Penso agli ultimi Europei e a tante partite di Premier League in cui le cose non sono andate bene e devi trovare un modo per continuare, stringere i denti e cercare di ottenere un risultato. Credo che in quei momenti, come ho detto in precedenti interviste, aiuti appoggiarsi all'esperienza e ai propri compagni di squadra per mantenere la calma.
Anche in quell'ambiente ad alta pressione, quando ti rendi conto che tutta l'Inghilterra ti sta guardando, riesci davvero a mantenere la calma?
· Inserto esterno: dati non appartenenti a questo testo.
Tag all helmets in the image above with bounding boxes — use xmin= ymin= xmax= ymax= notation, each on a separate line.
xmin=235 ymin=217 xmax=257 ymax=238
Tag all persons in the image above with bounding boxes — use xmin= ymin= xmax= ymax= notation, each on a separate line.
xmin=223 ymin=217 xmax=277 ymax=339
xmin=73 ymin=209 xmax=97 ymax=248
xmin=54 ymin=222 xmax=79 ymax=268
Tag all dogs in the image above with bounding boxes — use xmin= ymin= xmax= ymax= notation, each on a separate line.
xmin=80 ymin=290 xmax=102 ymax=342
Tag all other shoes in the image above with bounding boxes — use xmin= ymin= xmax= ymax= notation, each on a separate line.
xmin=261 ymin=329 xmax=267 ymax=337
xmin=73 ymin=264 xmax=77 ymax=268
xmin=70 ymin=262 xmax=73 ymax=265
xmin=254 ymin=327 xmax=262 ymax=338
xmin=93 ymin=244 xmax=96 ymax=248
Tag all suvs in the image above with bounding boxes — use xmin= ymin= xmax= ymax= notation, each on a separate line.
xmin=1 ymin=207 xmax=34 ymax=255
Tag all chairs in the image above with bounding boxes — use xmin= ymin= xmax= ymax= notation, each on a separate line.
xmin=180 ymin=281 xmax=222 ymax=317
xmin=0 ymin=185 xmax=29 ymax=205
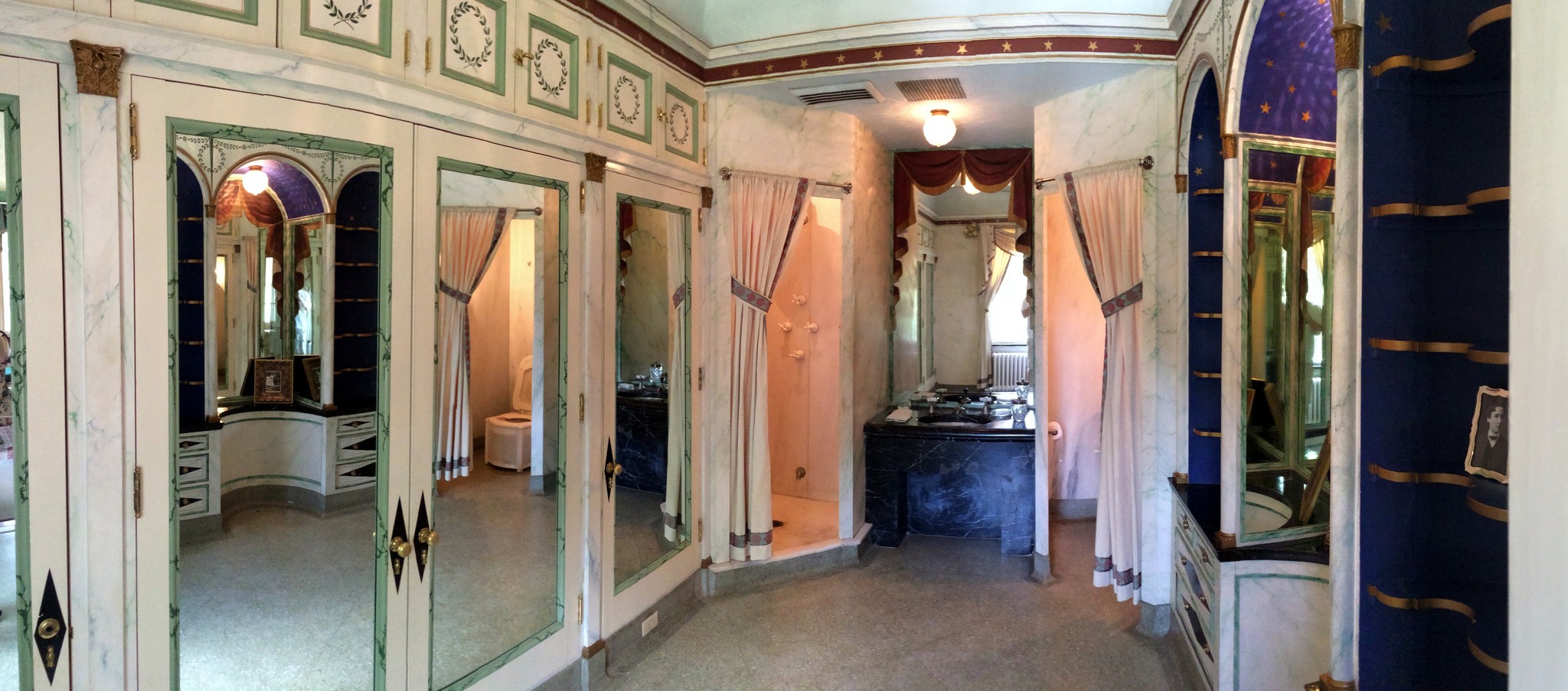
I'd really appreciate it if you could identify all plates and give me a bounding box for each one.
[990,411,1013,417]
[997,401,1012,404]
[618,386,634,389]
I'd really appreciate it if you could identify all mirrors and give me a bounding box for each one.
[1297,167,1337,493]
[214,178,285,403]
[1240,140,1331,544]
[290,220,323,407]
[612,191,692,598]
[1248,186,1294,469]
[887,174,1036,410]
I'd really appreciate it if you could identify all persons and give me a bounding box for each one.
[1283,269,1323,408]
[1470,402,1509,476]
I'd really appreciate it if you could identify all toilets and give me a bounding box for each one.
[483,355,534,473]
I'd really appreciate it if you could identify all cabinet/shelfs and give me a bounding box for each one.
[597,0,709,177]
[1365,4,1511,675]
[1169,490,1331,691]
[515,0,658,158]
[1191,187,1225,438]
[17,0,277,47]
[276,0,516,113]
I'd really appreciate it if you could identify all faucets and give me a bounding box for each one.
[954,396,972,416]
[664,372,667,383]
[656,377,666,392]
[958,388,972,404]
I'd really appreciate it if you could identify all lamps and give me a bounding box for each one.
[923,109,957,147]
[962,174,980,195]
[242,165,269,196]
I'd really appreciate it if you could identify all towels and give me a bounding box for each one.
[885,408,913,422]
[919,392,936,400]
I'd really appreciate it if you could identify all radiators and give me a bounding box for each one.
[984,351,1033,392]
[1305,376,1322,425]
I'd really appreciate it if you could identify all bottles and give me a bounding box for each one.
[650,361,662,382]
[1012,396,1028,422]
[1016,378,1030,400]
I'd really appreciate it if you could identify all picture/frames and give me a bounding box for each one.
[1299,426,1331,526]
[1262,381,1285,439]
[1463,384,1509,484]
[254,359,293,404]
[301,356,321,401]
[239,355,276,397]
[293,355,320,393]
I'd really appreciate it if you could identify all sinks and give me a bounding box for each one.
[642,390,668,400]
[942,393,998,402]
[616,389,655,398]
[917,413,994,426]
[1243,481,1294,535]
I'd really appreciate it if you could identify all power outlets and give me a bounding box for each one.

Anche al 75° minuto, quando l'Inghilterra era quasi eliminata dalla Coppa del Mondo FIFA, eri ancora così calmo?
Sì, perché onestamente, ho vissuto situazioni peggiori. In quelle partite, senti davvero la pressione. Ma in quella partita, dato che abbiamo creato così tante occasioni, sembrava quasi che fosse solo questione di quando avremmo segnato, non se. Credo che questa sia la convinzione che ha tutta la nostra squadra.
Immagino che se c'è un giocatore di nome Kane in squadra, questo pensiero sia più facile da avere. Hai giocato con lui e contro di lui, dove lo collochi tra i migliori attaccanti?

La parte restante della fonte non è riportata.